*** Provided data
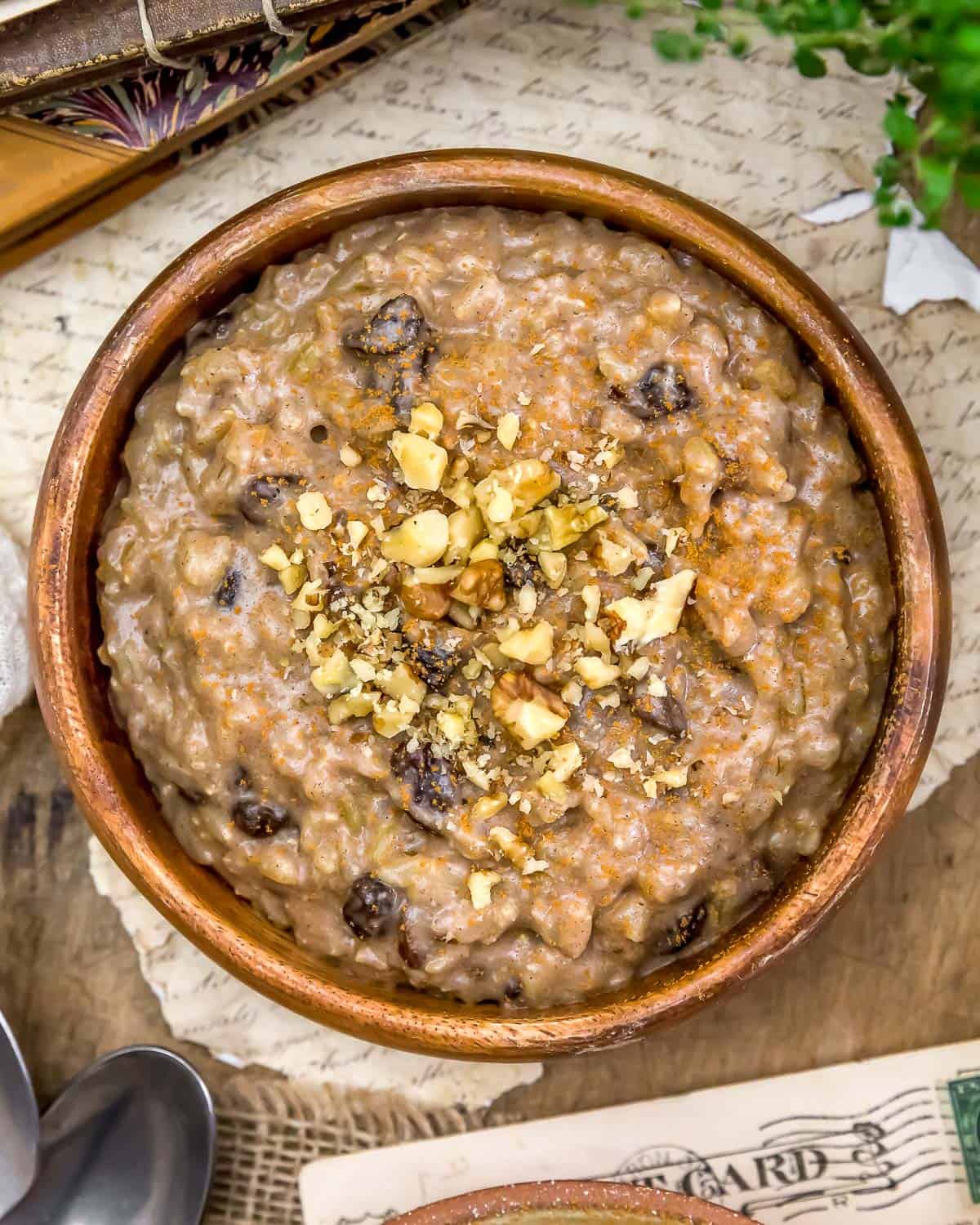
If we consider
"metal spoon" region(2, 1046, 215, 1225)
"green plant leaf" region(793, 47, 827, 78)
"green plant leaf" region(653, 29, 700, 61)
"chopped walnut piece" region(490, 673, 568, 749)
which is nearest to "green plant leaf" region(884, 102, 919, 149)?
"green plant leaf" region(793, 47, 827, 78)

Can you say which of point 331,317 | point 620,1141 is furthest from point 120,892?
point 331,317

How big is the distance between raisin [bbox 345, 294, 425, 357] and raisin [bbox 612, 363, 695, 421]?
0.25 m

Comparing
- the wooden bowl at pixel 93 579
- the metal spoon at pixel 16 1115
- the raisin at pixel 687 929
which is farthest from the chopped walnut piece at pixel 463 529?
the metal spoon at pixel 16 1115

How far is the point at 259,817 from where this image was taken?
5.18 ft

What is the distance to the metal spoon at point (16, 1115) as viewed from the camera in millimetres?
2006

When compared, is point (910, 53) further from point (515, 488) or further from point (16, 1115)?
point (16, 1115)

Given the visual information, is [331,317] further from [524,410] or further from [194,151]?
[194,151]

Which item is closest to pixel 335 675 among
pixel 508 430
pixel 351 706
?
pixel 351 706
******
What is expected:
Write out all of the records above word for word, but leave out the pictures.

Exercise result:
If we consider
"metal spoon" region(2, 1046, 215, 1225)
"green plant leaf" region(793, 47, 827, 78)
"green plant leaf" region(653, 29, 700, 61)
"chopped walnut piece" region(490, 673, 568, 749)
which is nearest to "green plant leaf" region(884, 102, 919, 149)?
"green plant leaf" region(793, 47, 827, 78)

Can you say which of point 331,317 | point 620,1141 is furthest from point 120,892?
point 331,317

How big is the distance between raisin [bbox 345, 294, 425, 357] and raisin [bbox 612, 363, 695, 421]?
0.25 m

Comparing
- the wooden bowl at pixel 93 579
- the metal spoon at pixel 16 1115
- the raisin at pixel 687 929
which is farthest from the chopped walnut piece at pixel 463 529?
the metal spoon at pixel 16 1115

How far is the point at 259,817 from where this image was taken?
5.18 ft

What is the distance to the metal spoon at point (16, 1115) as viewed from the camera in millimetres?
2006

When compared, is point (910, 53) further from point (515, 488) or further from point (16, 1115)?
point (16, 1115)

Given the visual information, is [331,317] further from [524,410] or further from [194,151]?
[194,151]

Which item is closest to pixel 335 675 among
pixel 508 430
pixel 351 706
?
pixel 351 706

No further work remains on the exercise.